[comecei a escrever querendo recapitulando 1 e 2 com exemplo mais simples, mas quando chegou a parte de equações, aproveitei e desenvolvi coisas novas]
Me ocorreu que talvez os temas abrangentes deixem as questões até aqui confusas, então vou colocar aqui o essencial das partes 1 e 2.
Embora eu tenha falado até do Egito, vamos pensar numa coisa mais simples:
Imaginem uma nave espacial como a Enterprise do Jornada nas Estrelas, ou ainda, 2001 - Uma odisséia no Espaço.
Para serem admitidos na nave,eles passaram por treinamento, o que quer dizer que sabem como agir e também boa parte de suas tarefas está prevista como parte da missão.
Quando a gente fala em missão, quer dizer que eles vão lidar também com situações inesperadas, pois estão explorando o desconhecido, o que quer dizer que parte de suas ações não estão previstas. Podem haver erros, acidentes e situações inesperadas.
Por exemplo a horta deles pode morrer por descuido de um membro da equipe (para evitar que isso ocorra que foram treinados), um problema técnico ou um alienígena comeu.

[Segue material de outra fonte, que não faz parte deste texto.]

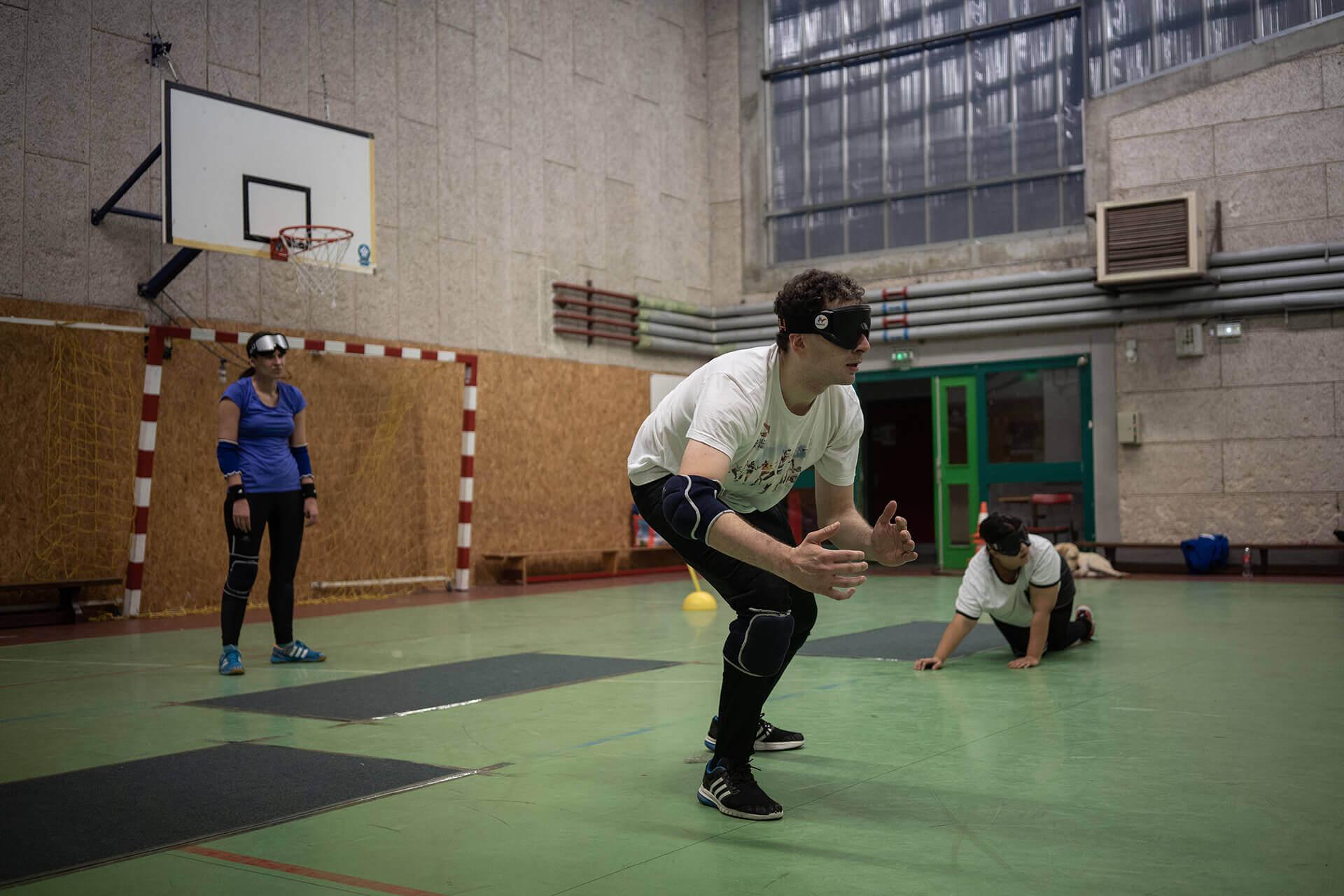 Dans un gymnase de Villeurbanne : à gauche de la photo, Nadège, puis Haris au centre et enfin Meryem, à droite. Ils jouent au torball. Haris, jambes fléchies et bras pliés, attend la balle qui doit arriver face à lui.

E qual seria a missão deles? Talvez eles tenham uma direção para ir, ou talvez a missão deles seja simplesmente permanecer vivos até algo acontecer (essa era a "missão" de parte da tripulação de 2001, que ficava hibernando até a próxima etapa da missão).
Ou ainda, colonizar um planeta. A questão é que até chegarem nesse planeta eles eram em número reduzido e sabiam cada um da sua tarefa, o acesso à comida e lazer era irrestrito pois todos sabiam que todos mereciam, mesmo se um alinígena tivesse comido a horta (uma coisa imprevista), isso não lavava a restringir a comida em detrimento de outro.

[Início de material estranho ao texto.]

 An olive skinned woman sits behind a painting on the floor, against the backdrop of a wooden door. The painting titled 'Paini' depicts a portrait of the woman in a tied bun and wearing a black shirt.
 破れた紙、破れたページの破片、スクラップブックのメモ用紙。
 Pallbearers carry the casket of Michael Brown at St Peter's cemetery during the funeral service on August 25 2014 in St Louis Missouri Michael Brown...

A medida que a população crescesse ou integrasse membros de outras naves, talvez não pudessem confiar tanto assim que todo mundo tinha feito sua tarefa, ou talvez não fosse possível unificar num grande cronograma todas as tarefas pois cada membro originário de uma nave presta contas apenas ao capitão da respectiva nave.
Ficando como uma grande empresa de um grande edifício, uma das soluções para saber que cada um está fazendo sua tarefa é colocar um cartão-ponto.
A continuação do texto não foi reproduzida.